Available records -
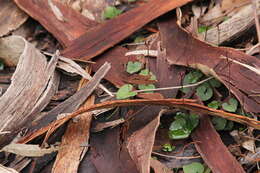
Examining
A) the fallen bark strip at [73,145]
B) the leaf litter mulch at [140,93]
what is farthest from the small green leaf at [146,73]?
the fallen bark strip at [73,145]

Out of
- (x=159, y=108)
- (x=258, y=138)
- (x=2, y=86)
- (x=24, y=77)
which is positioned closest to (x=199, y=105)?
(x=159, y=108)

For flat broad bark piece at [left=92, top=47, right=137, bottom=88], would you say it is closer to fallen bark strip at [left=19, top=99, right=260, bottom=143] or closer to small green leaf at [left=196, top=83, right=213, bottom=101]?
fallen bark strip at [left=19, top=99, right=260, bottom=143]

---

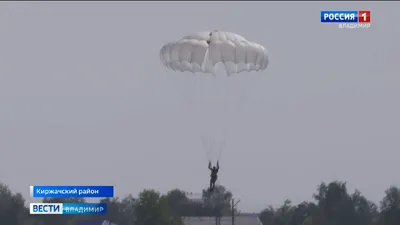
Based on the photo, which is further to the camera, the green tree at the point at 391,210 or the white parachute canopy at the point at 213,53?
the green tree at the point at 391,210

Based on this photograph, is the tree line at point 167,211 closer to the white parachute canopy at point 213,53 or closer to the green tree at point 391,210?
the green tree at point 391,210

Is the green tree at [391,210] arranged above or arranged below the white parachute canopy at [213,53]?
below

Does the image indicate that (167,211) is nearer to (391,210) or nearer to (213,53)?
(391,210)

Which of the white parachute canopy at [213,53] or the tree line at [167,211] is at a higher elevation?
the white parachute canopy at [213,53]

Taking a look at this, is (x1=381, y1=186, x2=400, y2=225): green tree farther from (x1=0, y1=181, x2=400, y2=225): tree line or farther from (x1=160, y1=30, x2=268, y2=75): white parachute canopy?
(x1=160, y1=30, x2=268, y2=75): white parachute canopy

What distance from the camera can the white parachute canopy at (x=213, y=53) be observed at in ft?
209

--

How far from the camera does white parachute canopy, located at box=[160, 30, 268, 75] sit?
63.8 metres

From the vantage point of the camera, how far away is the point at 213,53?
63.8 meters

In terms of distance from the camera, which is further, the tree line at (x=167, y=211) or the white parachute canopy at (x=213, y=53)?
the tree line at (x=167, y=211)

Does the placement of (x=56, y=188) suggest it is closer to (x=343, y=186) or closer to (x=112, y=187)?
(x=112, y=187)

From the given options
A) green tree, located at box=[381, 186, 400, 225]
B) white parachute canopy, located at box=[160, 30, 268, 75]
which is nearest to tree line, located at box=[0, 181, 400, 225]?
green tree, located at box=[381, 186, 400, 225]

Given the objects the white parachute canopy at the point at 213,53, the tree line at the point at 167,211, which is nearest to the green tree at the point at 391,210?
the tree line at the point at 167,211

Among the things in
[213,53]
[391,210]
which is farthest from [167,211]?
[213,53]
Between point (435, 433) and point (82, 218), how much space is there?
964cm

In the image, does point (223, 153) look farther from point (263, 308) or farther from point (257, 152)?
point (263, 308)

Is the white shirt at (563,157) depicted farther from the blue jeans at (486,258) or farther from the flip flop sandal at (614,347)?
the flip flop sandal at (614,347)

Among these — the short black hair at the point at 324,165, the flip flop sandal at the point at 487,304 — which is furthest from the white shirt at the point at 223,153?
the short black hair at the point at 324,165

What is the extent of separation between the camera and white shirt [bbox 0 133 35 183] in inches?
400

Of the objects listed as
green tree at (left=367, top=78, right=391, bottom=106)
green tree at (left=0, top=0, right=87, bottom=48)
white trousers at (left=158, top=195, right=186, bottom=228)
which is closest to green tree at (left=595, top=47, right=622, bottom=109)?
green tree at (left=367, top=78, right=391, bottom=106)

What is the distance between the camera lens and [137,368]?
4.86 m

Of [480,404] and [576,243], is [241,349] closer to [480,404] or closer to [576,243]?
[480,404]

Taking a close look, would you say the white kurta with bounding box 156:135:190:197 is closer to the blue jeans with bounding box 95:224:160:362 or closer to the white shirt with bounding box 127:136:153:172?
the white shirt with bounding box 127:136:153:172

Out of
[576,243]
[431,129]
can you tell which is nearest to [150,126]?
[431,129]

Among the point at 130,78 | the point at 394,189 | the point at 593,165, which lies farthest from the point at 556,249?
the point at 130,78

Exercise objective - Return each line of the rows above that contains the word "would".

Result for this exercise -
For flat broad bark piece at [left=92, top=47, right=137, bottom=88], would you say it is closer to fallen bark strip at [left=19, top=99, right=260, bottom=143] or closer to small green leaf at [left=196, top=83, right=213, bottom=101]?
Taking a close look, would you say the white kurta with bounding box 156:135:190:197 is closer to the blue jeans with bounding box 95:224:160:362 or closer to the white shirt with bounding box 127:136:153:172?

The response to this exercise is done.